[Start Supplied data]

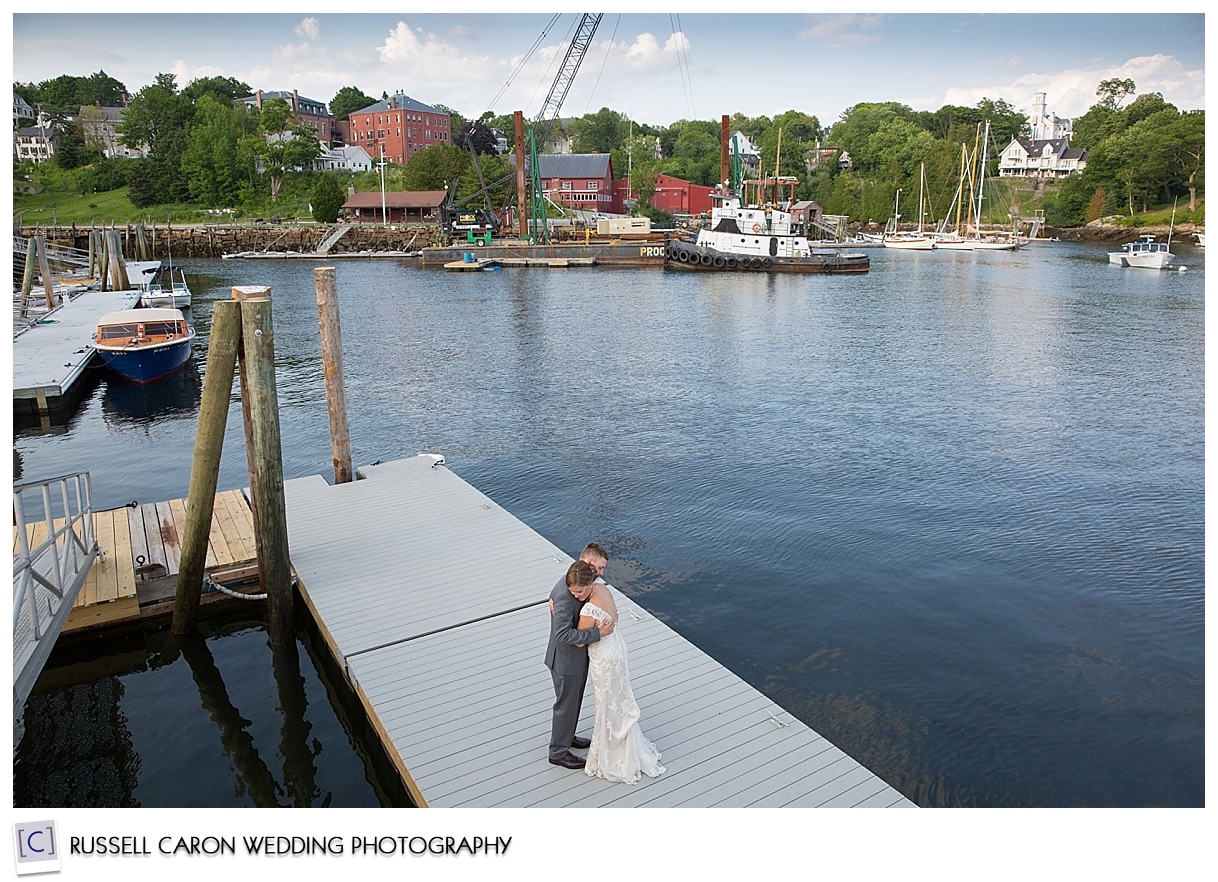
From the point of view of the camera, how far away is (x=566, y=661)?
572 centimetres

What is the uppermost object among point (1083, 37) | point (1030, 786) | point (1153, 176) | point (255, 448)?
point (1153, 176)

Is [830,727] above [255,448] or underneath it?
underneath

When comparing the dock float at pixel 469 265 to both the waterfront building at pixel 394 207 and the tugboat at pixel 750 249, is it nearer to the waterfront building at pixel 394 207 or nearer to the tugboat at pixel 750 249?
the tugboat at pixel 750 249

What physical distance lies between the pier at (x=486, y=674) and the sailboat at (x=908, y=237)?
79.5 m

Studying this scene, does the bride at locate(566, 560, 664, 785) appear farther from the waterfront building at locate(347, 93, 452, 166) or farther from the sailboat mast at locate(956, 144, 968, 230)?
the waterfront building at locate(347, 93, 452, 166)

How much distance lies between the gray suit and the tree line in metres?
84.1

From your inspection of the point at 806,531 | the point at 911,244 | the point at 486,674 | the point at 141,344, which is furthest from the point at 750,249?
the point at 486,674

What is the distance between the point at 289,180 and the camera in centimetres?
10162

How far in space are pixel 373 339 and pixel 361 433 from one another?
13969mm

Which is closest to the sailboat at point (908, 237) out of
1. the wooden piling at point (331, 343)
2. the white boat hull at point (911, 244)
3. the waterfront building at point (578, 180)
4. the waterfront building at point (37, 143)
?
the white boat hull at point (911, 244)

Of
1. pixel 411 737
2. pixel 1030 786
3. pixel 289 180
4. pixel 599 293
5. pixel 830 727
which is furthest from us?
pixel 289 180

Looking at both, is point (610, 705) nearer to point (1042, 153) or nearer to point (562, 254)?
point (562, 254)
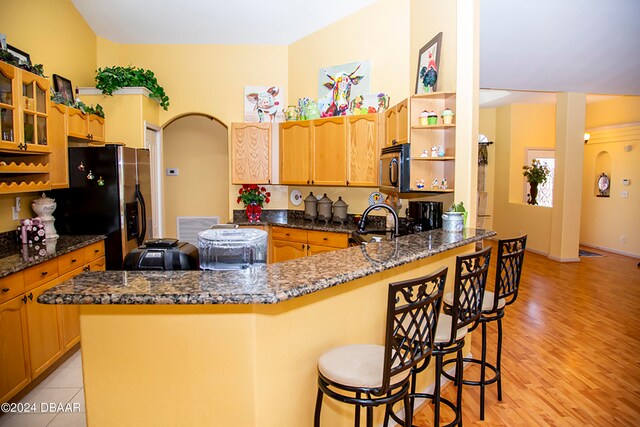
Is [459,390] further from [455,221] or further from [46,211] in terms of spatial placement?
[46,211]

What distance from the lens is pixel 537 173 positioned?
27.6 ft

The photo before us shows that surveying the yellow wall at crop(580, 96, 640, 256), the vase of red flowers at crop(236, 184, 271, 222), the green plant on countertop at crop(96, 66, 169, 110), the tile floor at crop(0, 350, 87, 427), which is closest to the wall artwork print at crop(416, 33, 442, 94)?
the vase of red flowers at crop(236, 184, 271, 222)

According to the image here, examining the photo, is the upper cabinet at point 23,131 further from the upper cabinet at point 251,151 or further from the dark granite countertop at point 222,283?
the upper cabinet at point 251,151

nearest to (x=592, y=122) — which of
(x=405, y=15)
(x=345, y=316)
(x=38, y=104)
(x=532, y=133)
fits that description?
(x=532, y=133)

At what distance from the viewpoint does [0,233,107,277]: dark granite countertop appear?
8.84 ft

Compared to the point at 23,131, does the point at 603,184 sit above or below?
below

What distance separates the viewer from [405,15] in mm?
4379

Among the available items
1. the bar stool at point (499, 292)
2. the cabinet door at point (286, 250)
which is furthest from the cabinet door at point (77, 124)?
the bar stool at point (499, 292)

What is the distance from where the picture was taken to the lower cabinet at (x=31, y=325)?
257 cm

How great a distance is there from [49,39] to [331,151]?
3.00 meters

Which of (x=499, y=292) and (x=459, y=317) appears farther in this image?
(x=499, y=292)

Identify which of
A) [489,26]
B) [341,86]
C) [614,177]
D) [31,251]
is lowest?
[31,251]

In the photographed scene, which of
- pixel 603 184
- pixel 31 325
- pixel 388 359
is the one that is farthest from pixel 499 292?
pixel 603 184

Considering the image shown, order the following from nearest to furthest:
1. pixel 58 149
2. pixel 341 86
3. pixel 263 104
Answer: pixel 58 149, pixel 341 86, pixel 263 104
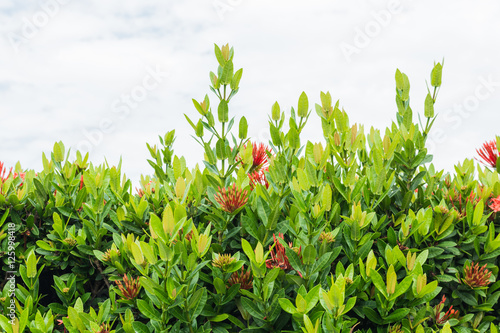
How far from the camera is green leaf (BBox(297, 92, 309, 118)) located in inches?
125

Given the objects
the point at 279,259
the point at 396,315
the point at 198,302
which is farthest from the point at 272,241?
the point at 396,315

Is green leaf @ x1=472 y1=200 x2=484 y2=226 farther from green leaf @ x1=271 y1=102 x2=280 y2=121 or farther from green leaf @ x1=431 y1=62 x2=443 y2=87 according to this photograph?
green leaf @ x1=271 y1=102 x2=280 y2=121

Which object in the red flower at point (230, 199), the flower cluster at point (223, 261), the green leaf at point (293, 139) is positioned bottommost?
the flower cluster at point (223, 261)

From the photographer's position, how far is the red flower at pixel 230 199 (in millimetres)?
2906

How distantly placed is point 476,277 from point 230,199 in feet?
5.68

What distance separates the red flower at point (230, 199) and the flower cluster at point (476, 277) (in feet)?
5.19

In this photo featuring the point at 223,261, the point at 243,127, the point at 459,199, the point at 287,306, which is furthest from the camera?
the point at 459,199

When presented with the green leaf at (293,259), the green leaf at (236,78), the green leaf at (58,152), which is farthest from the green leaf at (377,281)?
the green leaf at (58,152)

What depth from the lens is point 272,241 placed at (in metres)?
2.88

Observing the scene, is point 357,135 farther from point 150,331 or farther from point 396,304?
point 150,331

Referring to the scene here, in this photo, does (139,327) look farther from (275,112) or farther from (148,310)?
(275,112)

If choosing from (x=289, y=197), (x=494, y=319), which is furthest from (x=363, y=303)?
(x=494, y=319)

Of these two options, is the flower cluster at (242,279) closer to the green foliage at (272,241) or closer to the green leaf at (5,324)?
the green foliage at (272,241)

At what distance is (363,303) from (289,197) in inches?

[End Supplied data]

Copy the rows above word for word, starting at the line that contains "If choosing from" and ending at the last line of the rows.

**Worked answer:**
If choosing from (x=289, y=197), (x=494, y=319), which is furthest from (x=363, y=303)?
(x=494, y=319)

Of these two options, is the flower cluster at (242,279) closer to the green foliage at (272,241) or closer to the green leaf at (5,324)?
the green foliage at (272,241)

At what distance is (363,303) from (289,197) in inches?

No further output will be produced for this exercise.